Le pôle social du tribunal judiciaire de Coutances, le 15 mars 2024, rejette la demande d’un assuré visant à réévaluer son taux d’incapacité permanente partielle. L’intéressé, atteint d’une pathologie liée à l’amiante, contestait le taux de cinq pour cent fixé par la caisse. Le tribunal confirme ce taux en l’absence de production d’éléments médicaux nouveaux justifiant une révision. La décision soulève la question des conditions de la contestation d’un taux d’IPP par le juge judiciaire.
La nécessaire production d’éléments médicaux probants
L’exigence d’une justification médicale étayée
Le tribunal rappelle le cadre légal de détermination du taux d’incapacité permanente partielle. Il fonde son rejet sur l’absence de production par le requérant de pièces médicales suffisantes. « Sur ce, il apparaît en effet que Monsieur [C] ne produit aucune pièce, notamment médicale, qui justifierait de faire droit à sa contestation. » (Motifs, 3) La simple affirmation d’un handicap sévère, sans support objectif, est donc insuffisante. Cette exigence protège le caractère technique de l’évaluation médicale initiale.
La valeur probante limitée des observations non médicales
Le demandeur invoquait la nature handicapante de sa maladie et son exposition professionnelle. Le tribunal écarte ces arguments car ils ne sont pas corroborés par des constatations cliniques récentes. La décision établit ainsi une hiérarchie des preuves au profit des éléments objectifs. La pathologie et son retentissement doivent être démontrés par des documents spécialisés. Cette approche restrictive cadre avec la jurisprudence existante sur la nécessité d’un fondement médical solide.
Le contrôle judiciaire limité de l’expertise administrative
La présomption de validité de la décision de la commission
Le tribunal valide implicitement le travail de la Commission médicale de recours amiable. Il note sa composition paritaire incluant un expert judiciaire. La décision administrative bénéficie ainsi d’une présomption de sérieux que le justiciable doit renverser. Le juge estime que les observations du requérant étaient connues de cette commission. Son contrôle se borne donc à vérifier l’absence d’erreur manifeste ou de vice de procédure.

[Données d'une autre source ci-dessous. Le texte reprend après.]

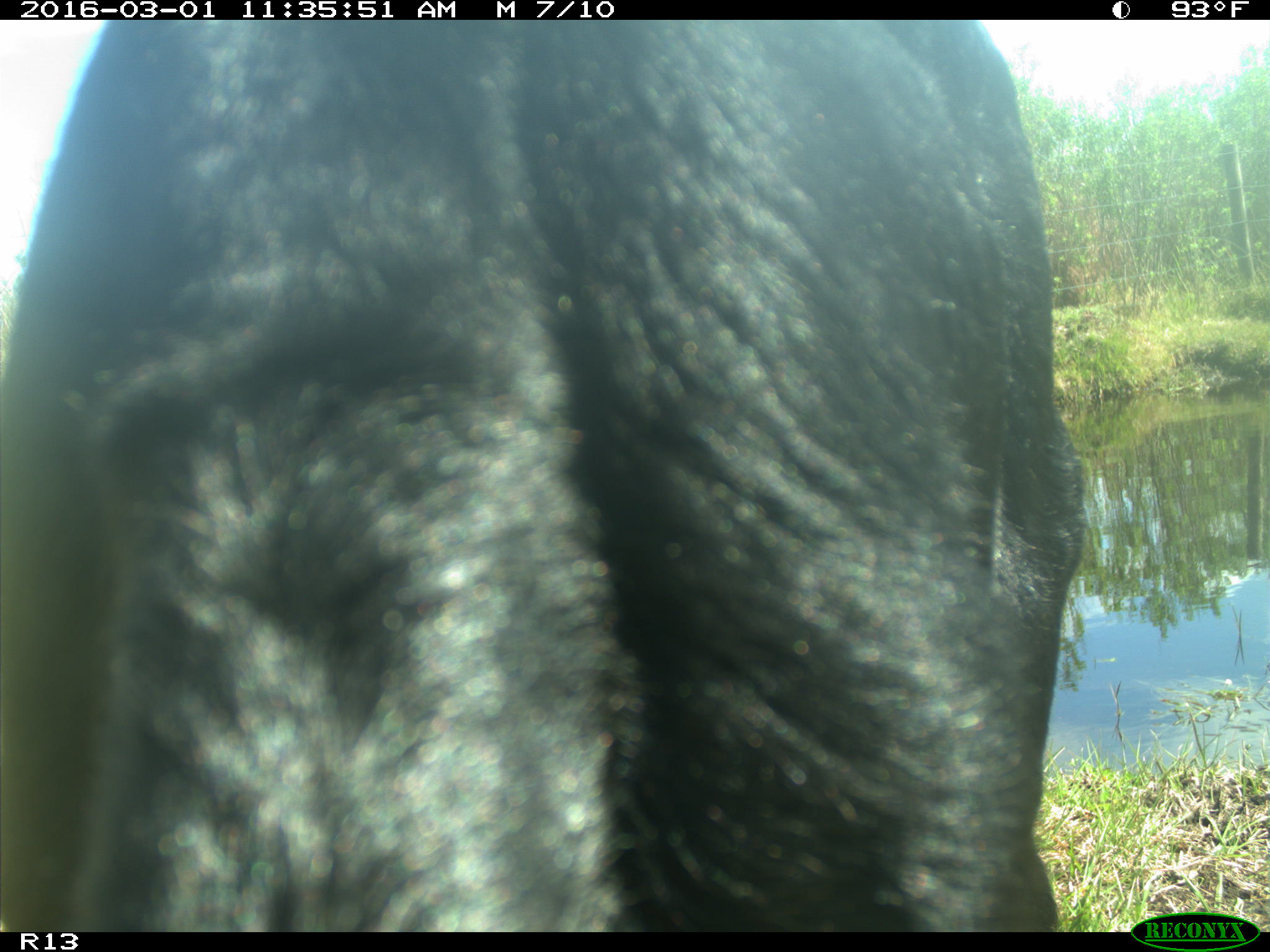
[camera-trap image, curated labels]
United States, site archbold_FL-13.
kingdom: Animalia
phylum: Chordata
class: Mammalia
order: Artiodactyla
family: Bovidae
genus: Bos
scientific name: Bos taurus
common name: domestic cow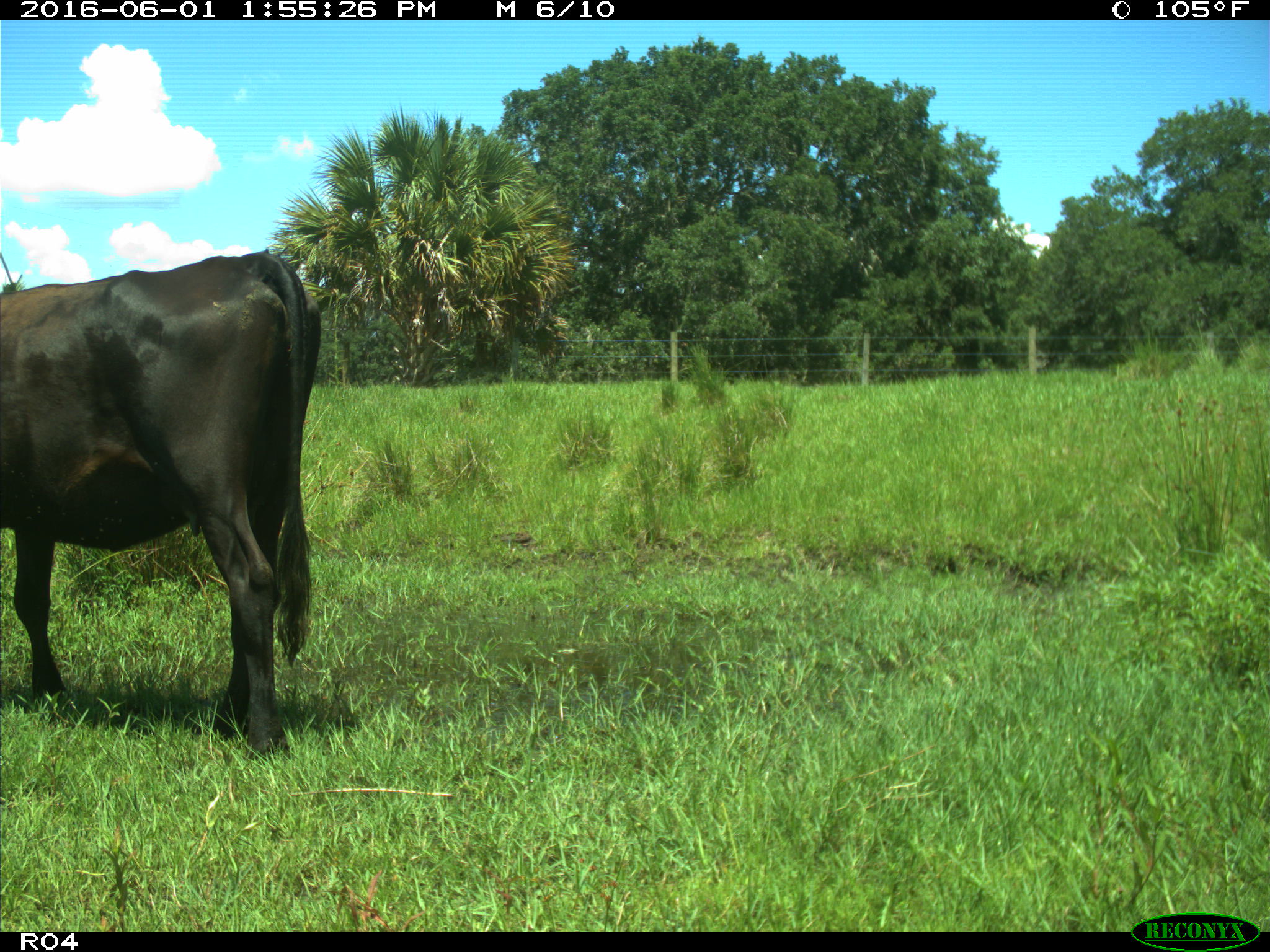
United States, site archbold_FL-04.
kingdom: Animalia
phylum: Chordata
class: Mammalia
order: Artiodactyla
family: Bovidae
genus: Bos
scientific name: Bos taurus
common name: domestic cow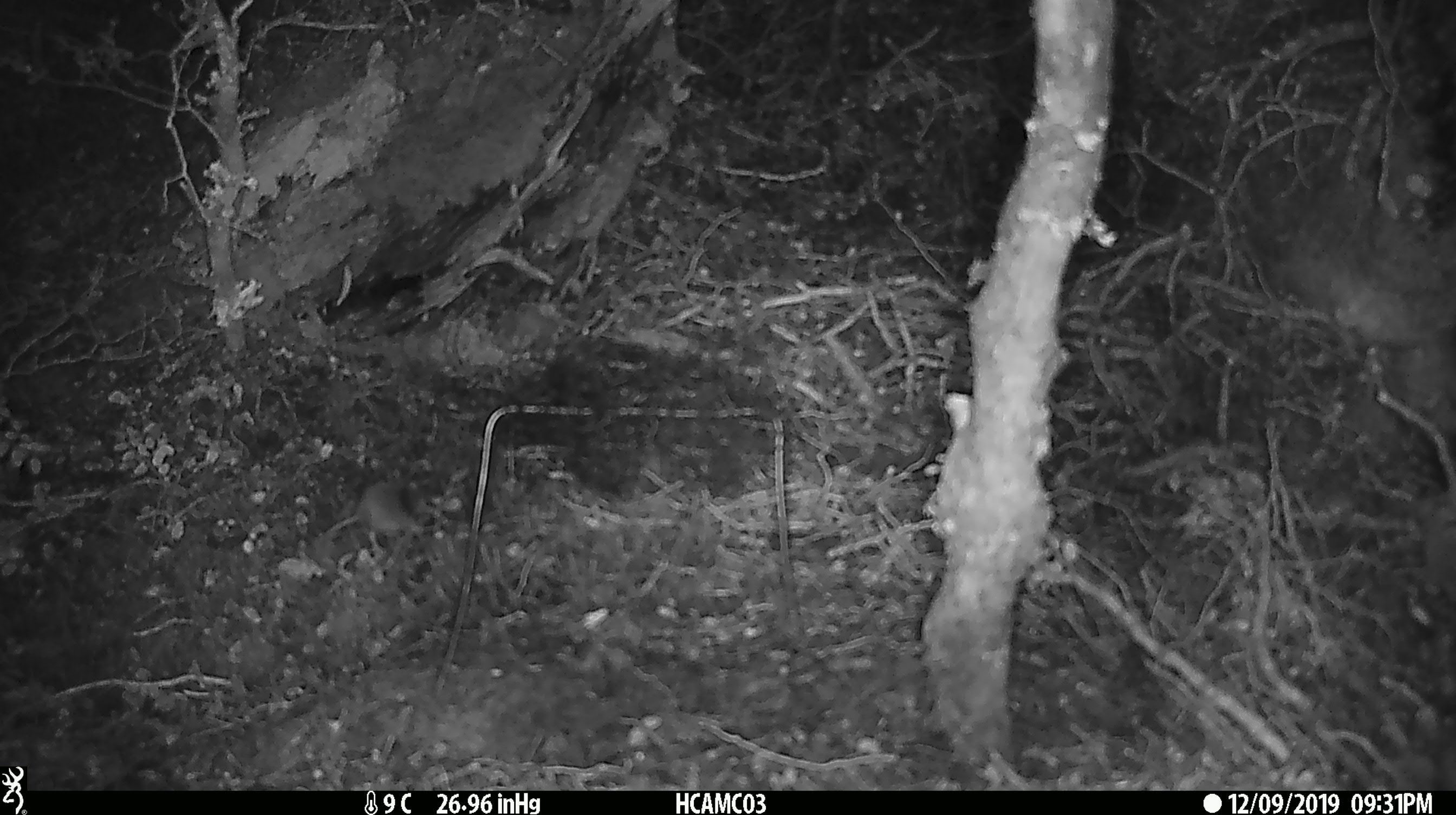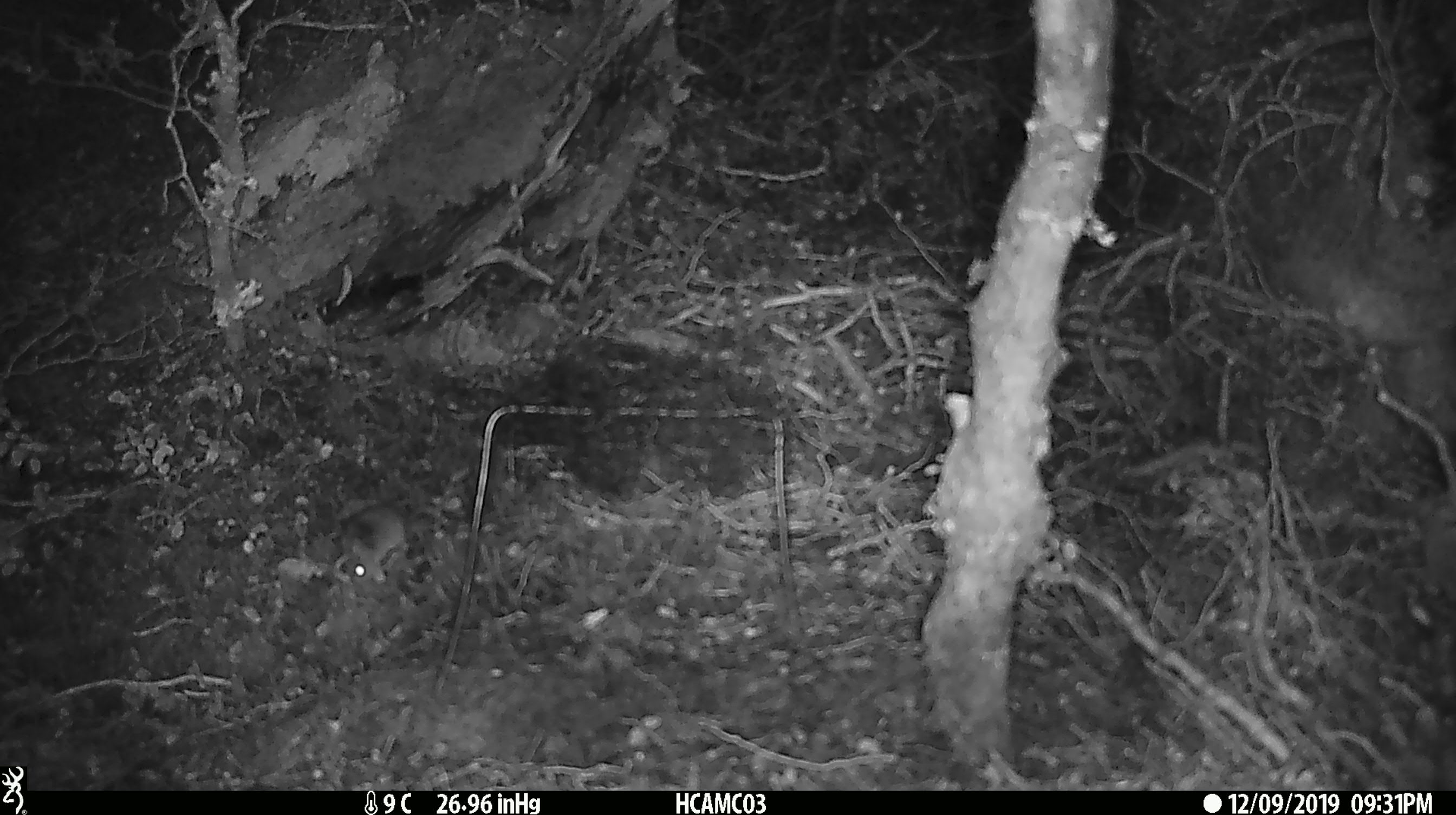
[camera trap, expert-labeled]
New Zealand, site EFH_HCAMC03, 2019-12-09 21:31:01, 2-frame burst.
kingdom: Animalia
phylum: Chordata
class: Mammalia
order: Rodentia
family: Muridae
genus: Mus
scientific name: Mus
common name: mouse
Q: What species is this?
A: Mouse (Mus).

La subsidiarité de l’expertise judiciaire
Contrairement à d’autres solutions, le tribunal n’estime pas nécessaire d’ordonner une mesure d’instruction. « Sa demande sera donc rejetée. » (Motifs, 3) Cette position s’éloigne de la jurisprudence qui estime souvent ce litige d’ordre médical. « Attendu que le litige portant sur la contestation du taux d’incapacité permanente partielle […] est un litide d’ordre médical nécessitant la mise en oeuvre préalable d’une expertise médicale » (Cour d’appel de Versailles, le 30 novembre 2023, n°23/00025) Elle rejoint en revanche une approche plus restrictive, exigeant du requérant qu’il apporte dès l’origine des éléments contraires probants. « Il en résulte que le taux d’incapacité permanente partielle fixé à 20 % apparaît surévalué au regard des séquelles objectivées » (Tribunal judiciaire de Toulon, le 12 janvier 2026, n°23/01350) La charge de la preuve pèse ainsi intégralement sur le demandeur, limitant les réexamens systématiques.
Cette décision illustre la difficulté pratique de contester un taux d’IPP. Elle renforce la position des organismes sociaux en exigeant une contestation étayée dès le départ. La portée en est restrictive pour les assurés, qui doivent mobiliser des preuves médicales techniques sans bénéficier systématiquement d’une expertise judiciaire. Elle consacre une forme de présomption de validité au profit des décisions des commissions médicales, resserrant le contrôle du juge.